TEXT PASSAGE below:
These are tailored fairly exactly to what the output from binutils
readelf looks like, so if it changes its output details in fairly slight
ways, they could break.  I think binutils maintainers know that people
write scripts like this and avoid such changes, but if it comes up we
can make the scripts smarter/more-tolerant in the future.

1. check-textrel

   I dropped the "segment is executable and writable" check entirely.
   We could resurrect it reasonably easily if it seems worthwhile.  I
   don't think it was really adding much.  Except on the machines where
   the check was disabled because it's the normal case, I think all it
   was really doing was essentially testing for linker bugs.  The
   TEXTREL marker check ought to be sufficient by itself in the absence
   of linker bugs.

2. check-execstack

   It would be good if someone could test this on powerpc64.  That's the
   only configuration that might test the case of no PT_GNU_STACK marker
   being acceptable, because the platform default is nonexecutable
   stack.  But I have no idea if in fact the normal tool arrangements
   omit the marker anyway (off hand it seems unlikely).
End of TEXT PASSAGE.
SOURCE MATERIAL below:
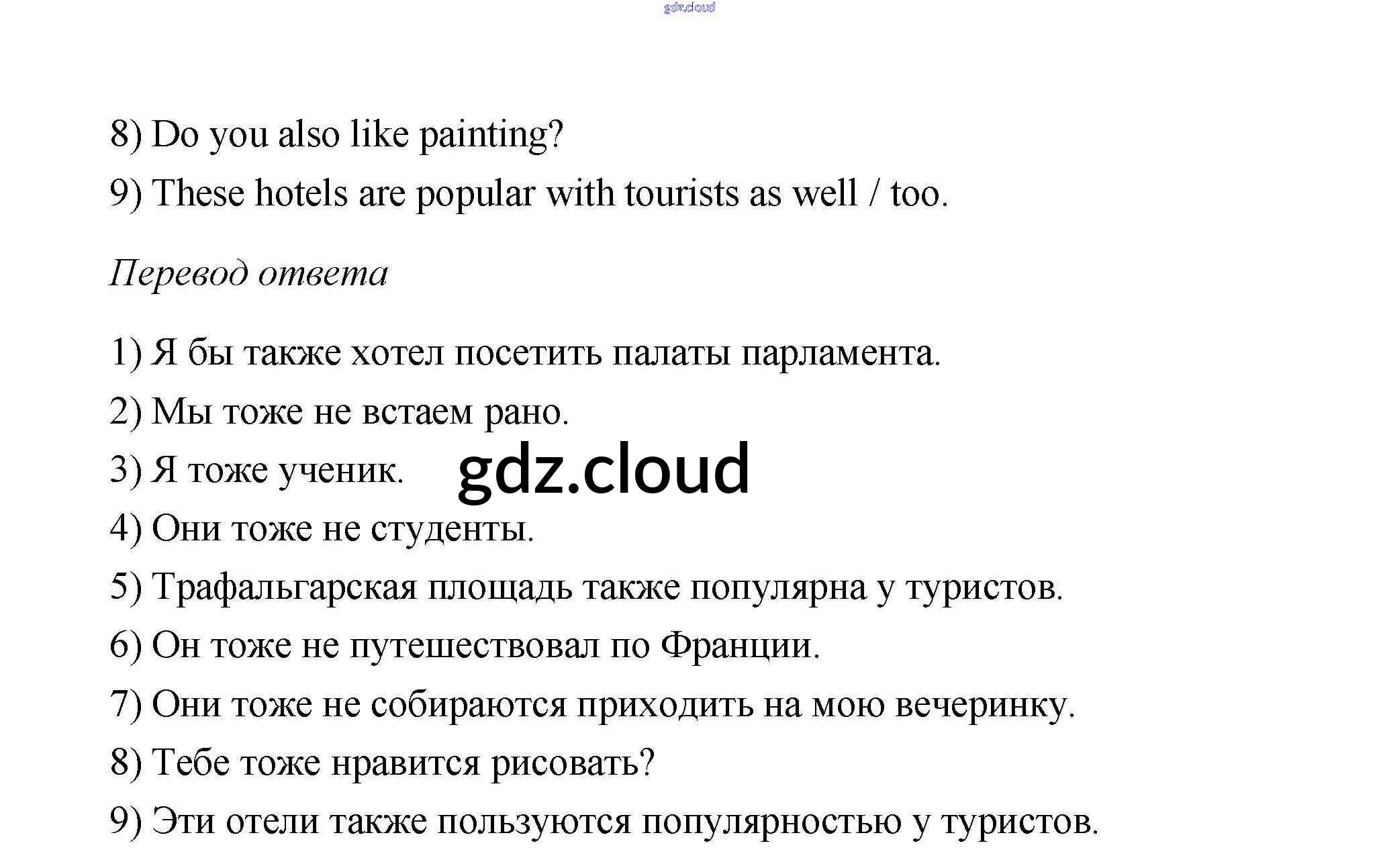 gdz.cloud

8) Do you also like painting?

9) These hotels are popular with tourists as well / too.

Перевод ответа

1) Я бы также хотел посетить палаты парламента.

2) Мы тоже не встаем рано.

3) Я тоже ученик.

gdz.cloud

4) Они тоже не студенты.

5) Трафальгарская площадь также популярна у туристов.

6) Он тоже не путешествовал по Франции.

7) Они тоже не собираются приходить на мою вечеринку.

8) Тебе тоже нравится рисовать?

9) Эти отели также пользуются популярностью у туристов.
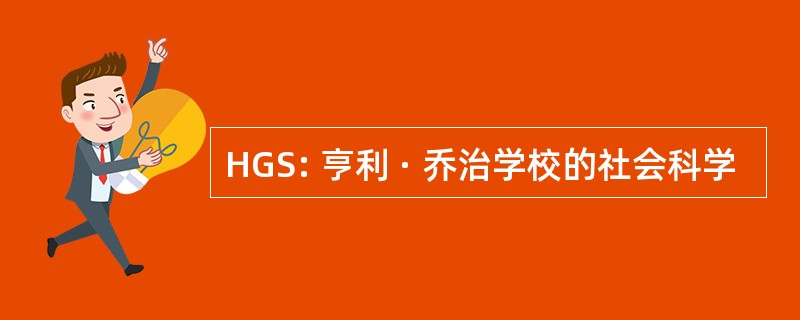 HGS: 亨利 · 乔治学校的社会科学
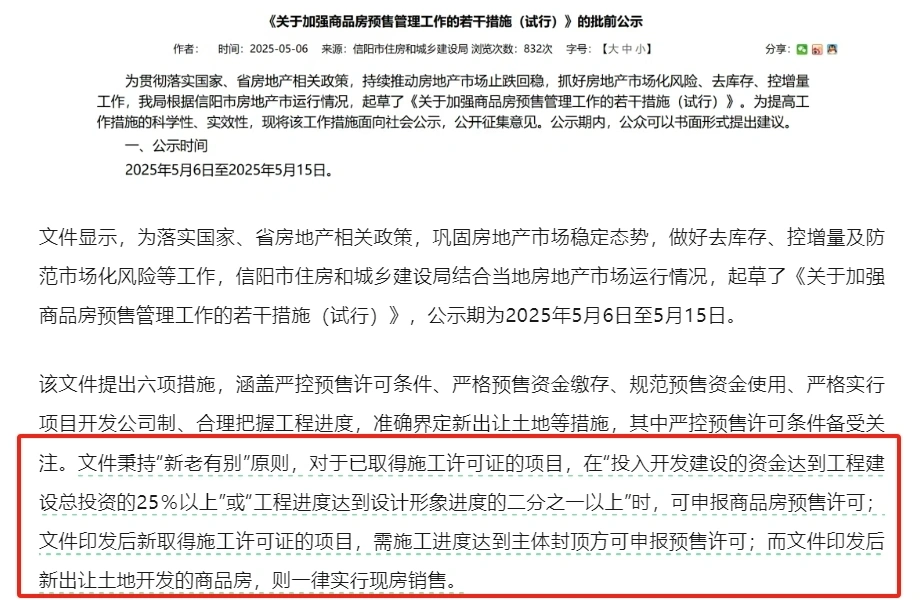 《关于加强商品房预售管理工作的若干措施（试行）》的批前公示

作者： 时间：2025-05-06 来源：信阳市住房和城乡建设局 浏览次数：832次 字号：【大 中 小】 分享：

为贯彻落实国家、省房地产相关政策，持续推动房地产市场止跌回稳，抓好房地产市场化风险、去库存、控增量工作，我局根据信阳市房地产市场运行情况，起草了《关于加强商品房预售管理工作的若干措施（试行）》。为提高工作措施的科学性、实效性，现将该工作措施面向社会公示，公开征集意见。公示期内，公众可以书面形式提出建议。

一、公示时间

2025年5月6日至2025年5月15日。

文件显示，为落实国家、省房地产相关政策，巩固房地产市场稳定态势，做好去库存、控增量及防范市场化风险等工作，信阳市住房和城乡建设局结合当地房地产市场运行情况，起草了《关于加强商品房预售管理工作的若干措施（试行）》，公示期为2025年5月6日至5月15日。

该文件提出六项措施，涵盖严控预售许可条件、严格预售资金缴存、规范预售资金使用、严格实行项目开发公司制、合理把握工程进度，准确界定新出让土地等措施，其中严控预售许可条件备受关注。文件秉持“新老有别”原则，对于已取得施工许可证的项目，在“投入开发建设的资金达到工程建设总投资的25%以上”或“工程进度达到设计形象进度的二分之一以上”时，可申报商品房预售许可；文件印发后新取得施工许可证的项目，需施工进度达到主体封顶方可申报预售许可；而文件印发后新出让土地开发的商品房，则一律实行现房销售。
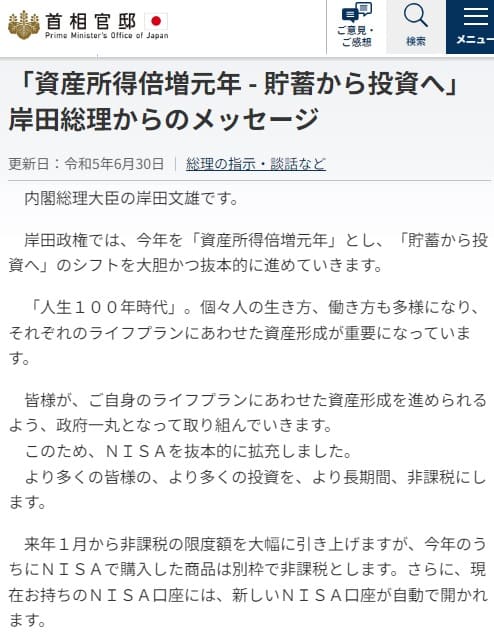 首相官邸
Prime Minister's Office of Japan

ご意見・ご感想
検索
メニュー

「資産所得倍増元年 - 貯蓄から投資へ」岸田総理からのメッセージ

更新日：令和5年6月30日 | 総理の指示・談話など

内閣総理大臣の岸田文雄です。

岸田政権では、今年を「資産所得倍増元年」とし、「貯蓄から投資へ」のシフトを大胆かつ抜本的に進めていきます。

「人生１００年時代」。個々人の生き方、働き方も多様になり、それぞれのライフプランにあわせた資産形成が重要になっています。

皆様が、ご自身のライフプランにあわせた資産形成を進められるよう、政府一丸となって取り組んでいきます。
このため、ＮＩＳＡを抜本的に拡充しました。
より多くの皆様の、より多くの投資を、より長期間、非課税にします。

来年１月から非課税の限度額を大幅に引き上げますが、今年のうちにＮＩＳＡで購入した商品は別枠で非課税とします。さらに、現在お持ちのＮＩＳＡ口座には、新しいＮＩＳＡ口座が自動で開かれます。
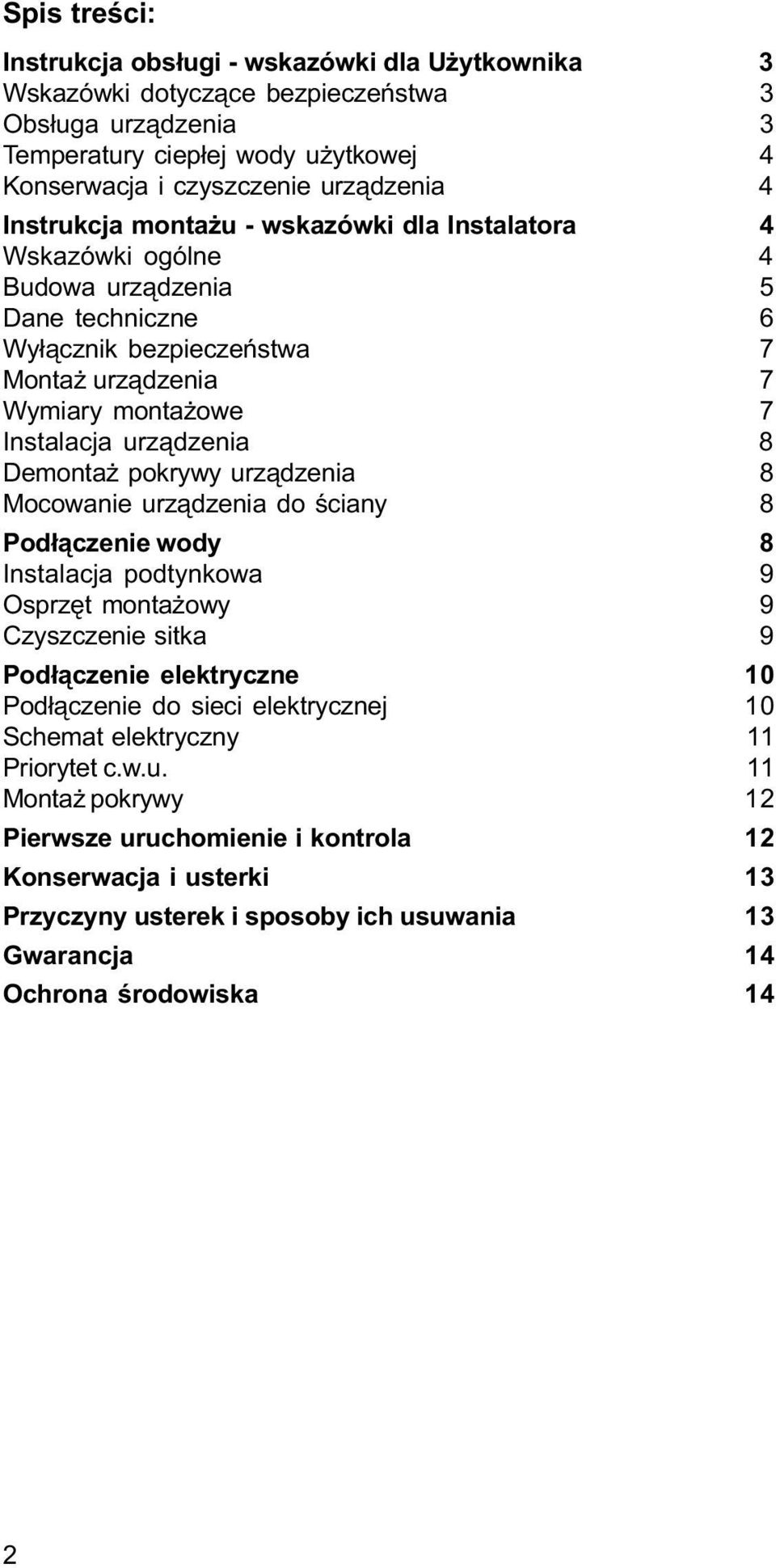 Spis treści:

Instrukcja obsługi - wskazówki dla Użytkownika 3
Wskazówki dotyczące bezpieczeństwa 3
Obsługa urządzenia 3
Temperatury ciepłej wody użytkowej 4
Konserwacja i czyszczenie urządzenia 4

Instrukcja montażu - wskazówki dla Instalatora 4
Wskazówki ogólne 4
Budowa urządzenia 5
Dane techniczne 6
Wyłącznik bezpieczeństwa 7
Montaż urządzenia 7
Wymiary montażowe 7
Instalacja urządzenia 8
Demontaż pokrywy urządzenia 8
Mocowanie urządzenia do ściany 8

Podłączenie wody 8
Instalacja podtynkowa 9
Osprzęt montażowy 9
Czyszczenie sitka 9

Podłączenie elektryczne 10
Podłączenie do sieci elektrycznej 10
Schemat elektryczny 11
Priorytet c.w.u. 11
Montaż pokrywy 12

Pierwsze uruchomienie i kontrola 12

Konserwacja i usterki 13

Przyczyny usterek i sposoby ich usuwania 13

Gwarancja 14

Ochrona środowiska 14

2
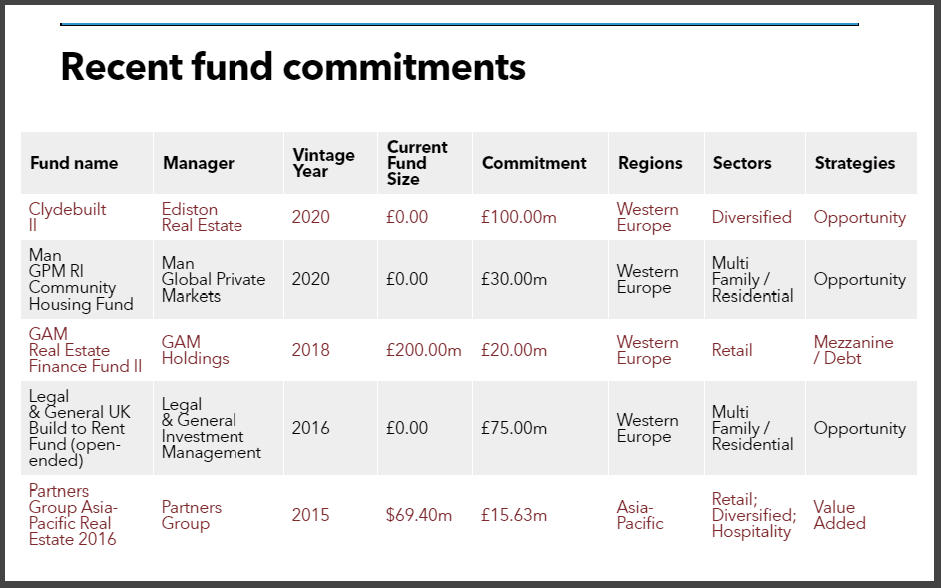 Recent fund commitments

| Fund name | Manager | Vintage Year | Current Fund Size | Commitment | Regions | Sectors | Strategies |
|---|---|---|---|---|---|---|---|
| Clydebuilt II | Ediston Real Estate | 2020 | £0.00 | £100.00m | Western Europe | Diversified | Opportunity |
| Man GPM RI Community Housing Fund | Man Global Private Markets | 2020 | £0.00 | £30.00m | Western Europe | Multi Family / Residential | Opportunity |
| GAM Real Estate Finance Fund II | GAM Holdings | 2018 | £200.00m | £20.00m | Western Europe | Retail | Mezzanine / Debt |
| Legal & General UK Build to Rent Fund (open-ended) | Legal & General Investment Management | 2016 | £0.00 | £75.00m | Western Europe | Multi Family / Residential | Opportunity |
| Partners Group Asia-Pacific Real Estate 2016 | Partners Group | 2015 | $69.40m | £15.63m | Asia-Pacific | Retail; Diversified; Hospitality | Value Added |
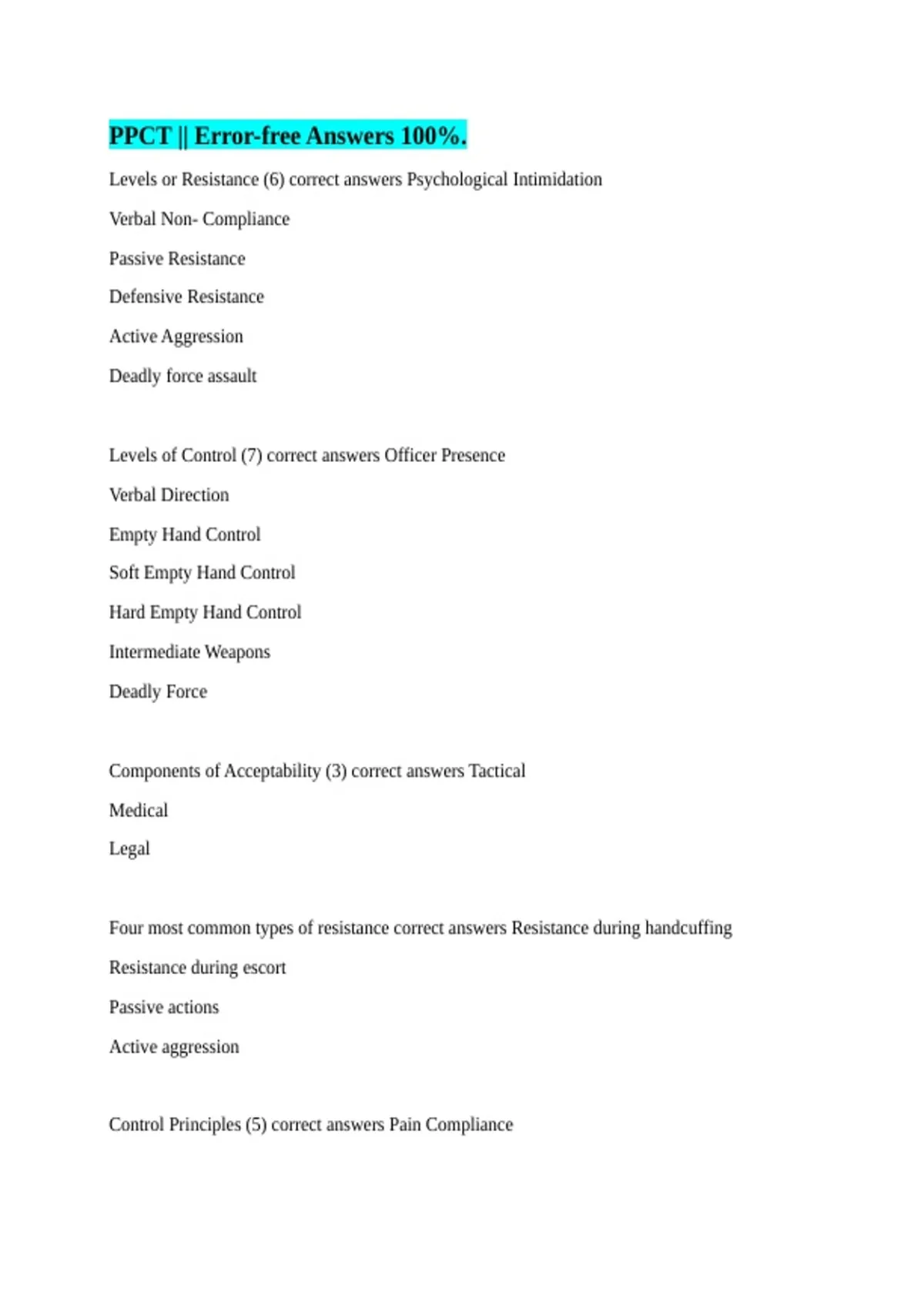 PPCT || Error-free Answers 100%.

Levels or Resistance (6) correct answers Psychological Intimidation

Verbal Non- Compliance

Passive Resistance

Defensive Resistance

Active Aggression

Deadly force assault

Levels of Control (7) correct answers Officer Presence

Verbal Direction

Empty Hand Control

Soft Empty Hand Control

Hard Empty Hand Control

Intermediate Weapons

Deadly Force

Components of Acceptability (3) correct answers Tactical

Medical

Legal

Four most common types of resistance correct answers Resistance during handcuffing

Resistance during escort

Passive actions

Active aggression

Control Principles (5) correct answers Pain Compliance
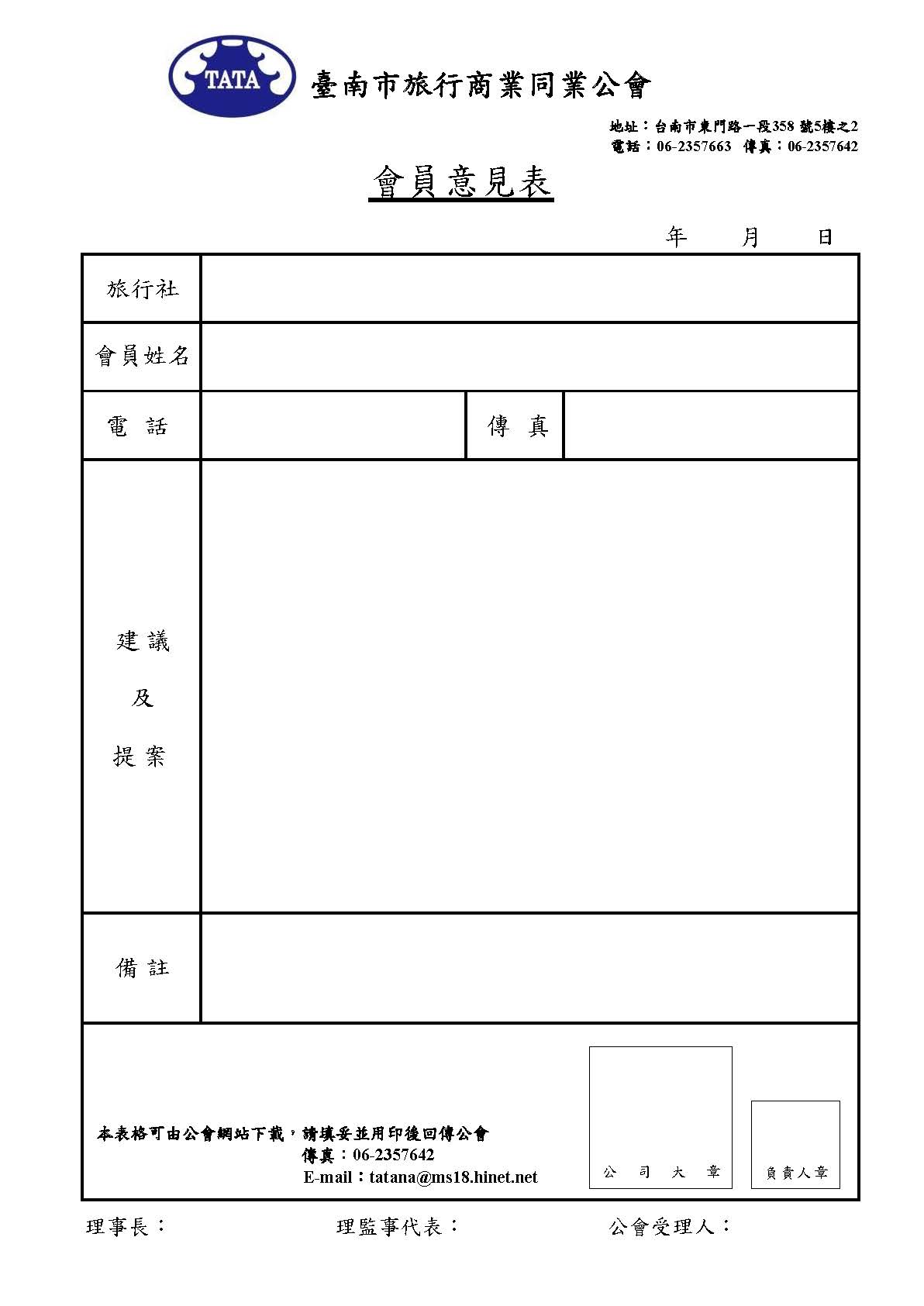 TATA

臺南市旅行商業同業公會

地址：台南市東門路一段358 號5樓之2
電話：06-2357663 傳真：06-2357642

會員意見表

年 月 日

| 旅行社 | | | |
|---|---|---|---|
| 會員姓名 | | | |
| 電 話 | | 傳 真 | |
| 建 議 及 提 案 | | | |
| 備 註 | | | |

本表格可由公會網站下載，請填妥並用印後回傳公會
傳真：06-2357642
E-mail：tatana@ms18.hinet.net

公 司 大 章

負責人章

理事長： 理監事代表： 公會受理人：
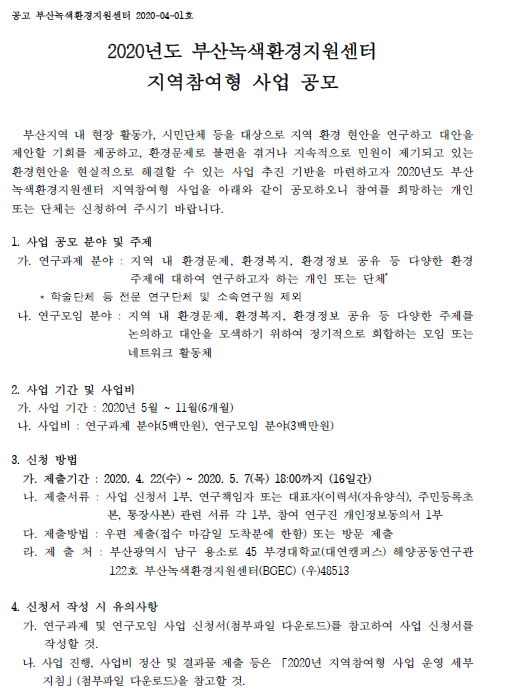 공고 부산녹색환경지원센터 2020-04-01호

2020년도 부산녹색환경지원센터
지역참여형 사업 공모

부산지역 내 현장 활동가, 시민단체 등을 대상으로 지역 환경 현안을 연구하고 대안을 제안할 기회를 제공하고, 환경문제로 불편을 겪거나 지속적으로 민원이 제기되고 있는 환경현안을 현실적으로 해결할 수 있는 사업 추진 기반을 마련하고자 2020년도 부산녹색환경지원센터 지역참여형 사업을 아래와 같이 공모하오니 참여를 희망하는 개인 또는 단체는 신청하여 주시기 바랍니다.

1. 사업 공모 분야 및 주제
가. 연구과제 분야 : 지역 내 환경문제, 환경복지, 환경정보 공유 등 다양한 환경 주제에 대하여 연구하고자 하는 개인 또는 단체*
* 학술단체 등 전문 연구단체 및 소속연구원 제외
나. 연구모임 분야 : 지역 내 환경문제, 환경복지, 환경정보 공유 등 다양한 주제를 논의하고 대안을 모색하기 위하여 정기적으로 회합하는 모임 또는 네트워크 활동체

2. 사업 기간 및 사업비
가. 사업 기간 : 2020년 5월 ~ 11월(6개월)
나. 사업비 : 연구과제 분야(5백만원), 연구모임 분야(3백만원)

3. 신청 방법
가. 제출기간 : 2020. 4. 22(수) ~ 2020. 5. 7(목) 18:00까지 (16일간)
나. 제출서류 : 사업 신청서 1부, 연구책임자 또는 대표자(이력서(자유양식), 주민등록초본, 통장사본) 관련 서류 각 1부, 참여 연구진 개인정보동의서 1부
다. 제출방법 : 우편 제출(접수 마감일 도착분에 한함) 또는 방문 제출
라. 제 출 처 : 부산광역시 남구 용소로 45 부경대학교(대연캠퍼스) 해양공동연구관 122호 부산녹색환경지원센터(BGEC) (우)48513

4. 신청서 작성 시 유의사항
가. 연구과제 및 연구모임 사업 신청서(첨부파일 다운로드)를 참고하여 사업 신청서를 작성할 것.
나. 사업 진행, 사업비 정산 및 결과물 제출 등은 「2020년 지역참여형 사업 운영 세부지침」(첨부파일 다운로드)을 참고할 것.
End of SOURCE MATERIAL.
WHAT YOU HAVE TO DO:
Please continue the note on the readelf-based check scripts, picking up right after its final sentence.

RESULT FOR THIS EXERCISE:
3. check-localplt

   This now has one (new) awk script that emits the same output that the
   old C program emitted, piped to another (existing) awk script that
   compares that to the expected output.  We could merge these into one
   script.  But leaving it as it is seemed a little nicer, if someone
   wants to run localplt.awk by hand to see the output and/or use it to
   populate the data file for a new configuration.

   The script makes more assumptions than the old C program did.  It's
   possible these are false for some machine I'm not so familiar with.
   If that's the case, I can soup up the script.
   1. Assumes (and checks) that the DT_JMPREL address exactly matches
      the sh_addr of some reloc section (but doesn't care about its name).
   2. Assumes (and doesn't check) that reloc section contains only the
      PLT entries, i.e. its size matches DT_PLTRELSZ.